Building relationships aids in member engagement and increases retention. It is about the quality of the interaction and not quantity. The relationship is formed around common goals such as improving members health. If the interaction is pointless and without value, it becomes annoying to the member and the experience deteriorates.
Engagement is Good
Engagement, at a member level, has many benefits for, not only members, but for payers and the health system. At the engaged stage, payers can:
- Modify member behaviors to lower causes of chronic diseases
- Promote healthy living behaviors for members
- Offer information and tools to help members make intelligent health decisions
Medical costs are increasing at an alarming rate each year so member health is a priority for payers and providers. The CDC says chronic diseases account for $3 of every $4 spent on healthcare and chronic diseases are preventable by modifying consumer behaviors. This is a perfect example of how consumer engagement solutions can help lower costs and decrease chronic diseases but a relationship must be built for this work. For payers to engage their members, they need to focus on two things: (1) the customer and user experience and (2) a product or service that performs what the member wants to do.

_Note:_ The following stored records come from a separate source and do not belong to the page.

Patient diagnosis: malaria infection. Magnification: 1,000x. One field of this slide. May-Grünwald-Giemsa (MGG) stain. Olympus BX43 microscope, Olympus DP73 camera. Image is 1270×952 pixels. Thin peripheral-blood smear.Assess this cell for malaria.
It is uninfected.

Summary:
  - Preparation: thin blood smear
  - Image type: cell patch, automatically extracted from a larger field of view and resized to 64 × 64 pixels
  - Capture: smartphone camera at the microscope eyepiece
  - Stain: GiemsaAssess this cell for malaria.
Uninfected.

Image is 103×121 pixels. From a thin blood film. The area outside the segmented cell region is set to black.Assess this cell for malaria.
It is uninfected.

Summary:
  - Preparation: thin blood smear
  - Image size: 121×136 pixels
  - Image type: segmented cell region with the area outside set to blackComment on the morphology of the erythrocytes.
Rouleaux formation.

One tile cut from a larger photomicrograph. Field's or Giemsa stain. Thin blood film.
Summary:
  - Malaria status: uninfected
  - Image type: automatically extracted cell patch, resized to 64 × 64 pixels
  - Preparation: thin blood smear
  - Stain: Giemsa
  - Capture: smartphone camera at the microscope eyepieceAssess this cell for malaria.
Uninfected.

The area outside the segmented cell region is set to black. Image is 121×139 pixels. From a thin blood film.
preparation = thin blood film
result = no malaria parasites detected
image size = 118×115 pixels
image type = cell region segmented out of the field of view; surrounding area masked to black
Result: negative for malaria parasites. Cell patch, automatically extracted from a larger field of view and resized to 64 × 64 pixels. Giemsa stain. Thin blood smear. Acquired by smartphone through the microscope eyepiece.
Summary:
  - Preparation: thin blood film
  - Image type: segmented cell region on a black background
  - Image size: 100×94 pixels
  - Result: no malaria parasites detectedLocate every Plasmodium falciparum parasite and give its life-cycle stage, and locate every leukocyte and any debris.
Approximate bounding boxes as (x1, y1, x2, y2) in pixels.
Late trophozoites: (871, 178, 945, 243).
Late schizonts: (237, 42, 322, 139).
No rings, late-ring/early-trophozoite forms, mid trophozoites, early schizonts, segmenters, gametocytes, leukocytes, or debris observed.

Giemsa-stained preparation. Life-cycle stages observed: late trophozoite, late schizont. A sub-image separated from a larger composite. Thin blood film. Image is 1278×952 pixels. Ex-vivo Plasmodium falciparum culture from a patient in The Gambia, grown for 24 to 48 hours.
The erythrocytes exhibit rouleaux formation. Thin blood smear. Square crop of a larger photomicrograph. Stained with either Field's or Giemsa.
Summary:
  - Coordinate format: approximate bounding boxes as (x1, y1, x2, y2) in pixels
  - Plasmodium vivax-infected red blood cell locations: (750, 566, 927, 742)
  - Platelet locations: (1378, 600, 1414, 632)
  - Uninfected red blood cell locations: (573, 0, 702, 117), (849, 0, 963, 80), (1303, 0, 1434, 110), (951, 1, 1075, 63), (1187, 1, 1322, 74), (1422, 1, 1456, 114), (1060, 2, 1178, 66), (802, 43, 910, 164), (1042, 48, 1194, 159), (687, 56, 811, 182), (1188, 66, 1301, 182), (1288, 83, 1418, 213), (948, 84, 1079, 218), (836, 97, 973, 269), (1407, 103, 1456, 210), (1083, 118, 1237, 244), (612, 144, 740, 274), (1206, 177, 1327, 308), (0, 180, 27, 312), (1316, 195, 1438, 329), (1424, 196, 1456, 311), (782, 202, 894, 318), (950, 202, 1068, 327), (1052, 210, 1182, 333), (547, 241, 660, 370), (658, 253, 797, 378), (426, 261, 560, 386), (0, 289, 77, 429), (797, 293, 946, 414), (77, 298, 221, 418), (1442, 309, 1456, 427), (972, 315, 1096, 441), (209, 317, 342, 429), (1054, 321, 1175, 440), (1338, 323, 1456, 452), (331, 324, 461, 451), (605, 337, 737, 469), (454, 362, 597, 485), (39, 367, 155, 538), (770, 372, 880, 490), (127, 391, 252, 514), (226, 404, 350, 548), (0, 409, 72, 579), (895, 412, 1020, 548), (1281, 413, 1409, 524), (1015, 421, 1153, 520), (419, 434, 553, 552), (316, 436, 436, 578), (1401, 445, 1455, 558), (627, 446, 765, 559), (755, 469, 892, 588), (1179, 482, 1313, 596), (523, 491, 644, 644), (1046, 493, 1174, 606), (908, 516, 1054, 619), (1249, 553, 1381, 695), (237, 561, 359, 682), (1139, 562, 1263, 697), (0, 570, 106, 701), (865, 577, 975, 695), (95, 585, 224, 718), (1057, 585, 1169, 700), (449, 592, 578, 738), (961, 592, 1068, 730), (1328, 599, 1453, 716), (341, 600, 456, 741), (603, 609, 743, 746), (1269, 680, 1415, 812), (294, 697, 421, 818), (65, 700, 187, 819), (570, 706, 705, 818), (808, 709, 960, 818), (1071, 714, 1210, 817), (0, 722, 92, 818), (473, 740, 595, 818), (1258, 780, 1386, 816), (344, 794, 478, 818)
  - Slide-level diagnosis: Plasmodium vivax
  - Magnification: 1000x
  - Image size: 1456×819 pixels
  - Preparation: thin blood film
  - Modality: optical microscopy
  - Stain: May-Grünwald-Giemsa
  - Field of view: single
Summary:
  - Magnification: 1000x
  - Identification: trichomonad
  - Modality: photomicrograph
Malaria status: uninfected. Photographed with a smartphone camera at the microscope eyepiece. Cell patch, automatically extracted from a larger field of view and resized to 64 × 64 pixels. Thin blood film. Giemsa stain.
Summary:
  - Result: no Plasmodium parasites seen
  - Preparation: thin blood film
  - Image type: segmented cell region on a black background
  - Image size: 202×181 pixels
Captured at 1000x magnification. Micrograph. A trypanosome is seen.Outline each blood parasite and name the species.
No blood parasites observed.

Consumer centricity needs to be raised in priority just as cost management is a focus point for payers. Engaging members in healthy living and using self-service tools is important in lowering health costs and empowers the members in an era of consumer driven health care. So in the end, a sustainable solution to lowering health costs and having a healthy member base over the long term can be through consumer centricity. This approach takes time and is an investment in the health system and in its members.
If you are looking for low hanging fruit, focus on the customer experience. The fastest road to a good experience is remove pain points in services and products that touch customers … usability testing can provide shocking results. You can turn an annoyed customer into a satisfied customer by assessing online assets using a user experience discipline and updating the design based on the findings.
Some ideas are to offer consumer centered products and services aligned to personalized needs, tune customer experiences to build relationships, and engage members in healthy living and decision making with personalized programs. These are examples that can contribute to lower costs by improving member health and consumer engagement. Payers now have a raison d’etre and they remain relevant. Payer can use their big data repositories to help their members by delivering useful information and tools backed by a terrific experience. Why would it work? They took time to build relationships and trust with their members and shifted into a consumer mode of business. Moving to a consumer view is a graceful slide toward diversification since payers can provide solutions that accommodate members when they live the most; in their lifestyle.
How does this resonate with your experience at your payer? As a consumer, what are your expectations of your payer?